Again that gentle smile illumined his face. “I know, my boy,” he said, then, walking to the window, flung it open and called me over to him, so that we gazed out together.
The sun was just rising, and I saw that the throngs on the street had disappeared, leaving it silent and deserted. That first mad touch of panic at the dreadful news had passed, and people now sat silently in their homes, chilled by their ever-growing fear. I thought of the happy scene on that street only the night before, and it sickened me that all of that peace and gladness should have been struck down so quickly, and that the laughing groups of the night before should now be watching in dumb terror the approach of a dreadful death.
Down the unnaturally silent street, birds were singing and flashing through the trees, joyously greeting the morning sunshine. I felt Whitley’s arm across my shoulder, and it strengthened me. And his gentle voice, as he, too, gazed thoughtfully at the sunny beauty of the morning.
“Our splendid Earth! Surely it is worth fighting for. And these poor, frightened children!” There was an infinite sadness and pity in his voice, and God knows it was reflected in my heart.
Five hours later we were roaring south in a mighty hydroplane, winging across the Pacific to Easter Island in a headlong race to save the world.
NO ONE in the world behind us knew of our journey except the navy officials at San Francisco, to whom Dr. Whitley had applied for a plane to take us to the island. He had told them only that if we could get to the island we might have a chance to stave off the threatened wreck of the Earth, and without asking more, they had instantly put at our disposal a great bombing plane that was quite capable of making the three thousand mile trip to the island, having been designed especially to carry mail between San Francisco and Hawaii, and being in complete preparation for its first trip. A young officer, Lieutenant Rider, was our pilot, and he assured us that the plane was capable of making the flight in less than thirty-six hours.
So, except for a few men at San Francisco, the world knew nothing of our expedition, or our existence even. Nor, if it had known, would it have cared very much, for ours would have been only one of innumerable plans that were advanced to save the Earth. It seemed that every charlatan on the globe came forward with his own scheme, and wild and crazy enough these plans were.
Some ingenious American even suggested that vast numbers of airplanes and balloons be built as hastily as possible, so that people could ascend several miles above the ground, before the collision, and thus save their lives’ And that scheme was backed by millions of frantic people, who could not be convinced that the collision would result in both planets flaming out into a new sun with the shock of contact.
And other and wilder plans were proposed, that giant guns be trained upon Mars to blow it to pieces when it got near enough; that the moon be hurled out to meet the red planet, none knew how; that people put on diving-suits and get in submarines, and thus be safely under the ocean’s surface when the shock came. All of this came to us over the radio of our plane, as we rocketed across the Pacific, and it seemed that every hour brought wilder news.

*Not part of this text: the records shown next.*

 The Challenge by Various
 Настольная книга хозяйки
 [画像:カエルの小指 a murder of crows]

A thrill of hope shot through the world when in Rome, an Italian astronomer came forward with the announcement that after exhaustive study, he had discovered that Mars was not falling toward the Earth, but in the opposite direction, and that the astronomers at the Washington and other observatories had been deceived by a curious optical illusion. The whole world waited, breathless, for further news, then fell back into the abyss of fear when it was discovered that the Italian astronomer was only a shoemaker who had seized this wild hour to make himself famous. A raging mob tore the man to pieces.

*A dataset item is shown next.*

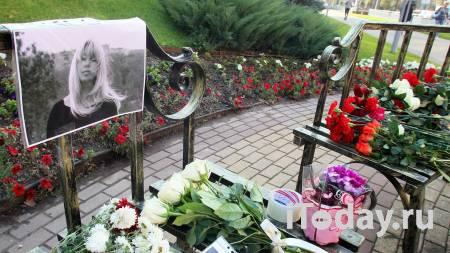 Вещи журналистки Славиной возвратили ее супругу - Радио Sputnik, 08.10.2020
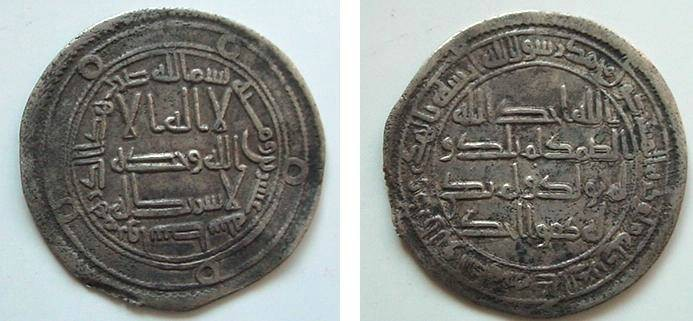 Ancient Coins - 620ARSLM) UMAYYAD CALIPHATE, HISHAM, 105-125 AH / 724-743 AD, AR DIRHAM STRUCK AT THE MINT OF WASIT IN THE YEAR 120 AH ALBUM TYPE # 137; LAVOIX # 520, IN FINE+/VF COND.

WHEN night came we were still speeding south, and the steady song of the three mighty motors, the back of our pilot in front of us, and the sheet of darkness around us, these were all our world. Then came the stars, making dimly visible the tossing ocean, far below. A time of tense waiting, and we each sighed when Mars swam up above the sea in flashing crimson brilliance, brighter than any star ever seen by man before.
In the world behind, the sight of that burning star worked havoc, and we received appalling reports of rioting and disorder. On all the Earth, law had seemingly ceased to function, and there were wild scenes as the world rocked toward its doom.
Murder was rampant, and the dwellers of the underworld came out to rob and burn and kill, almost undisturbed. We heard that Chicago was a mass of flames, that the roads were choked by vast crowds leaving the city, striving to save their lives, if only for a few days.
In Washington, a wild mob besieged the government offices, begging and praying that the disaster be averted, and when the president refused to make empty promises, the crowd rolled up to the Capitol with torches alight for burning, but were held back by hastily summoned soldiers.
Everywhere, in city and village and countryside, there were great prayer meetings and revival services. As hope waned, millions turned toward the promises and comfort held out by religion, and the churches were crowded with praying masses. Many who had formerly watched street evangelists in amusement, now fell to their knees in the street and prayed, and all those who lifted tear-stained faces to the heavens saw above them the fiery, menacing planet that swung ever nearer.
Wildest place of all was New York City. There were prayers there, too, and the cathedrals were jammed, but as a whole, the temper of the people there was different. Discarding all hope, those in the metropolis set out to make their last hours their most joyous, and there were scenes of unbridled license. Music was blaring, and huge crowds were dancing, and a frenzied throng surged through the canyons of the city in utter abandonment. The great city was going to its death in a blaze of light and splendor, and though it was mad, it was, too, magnificent.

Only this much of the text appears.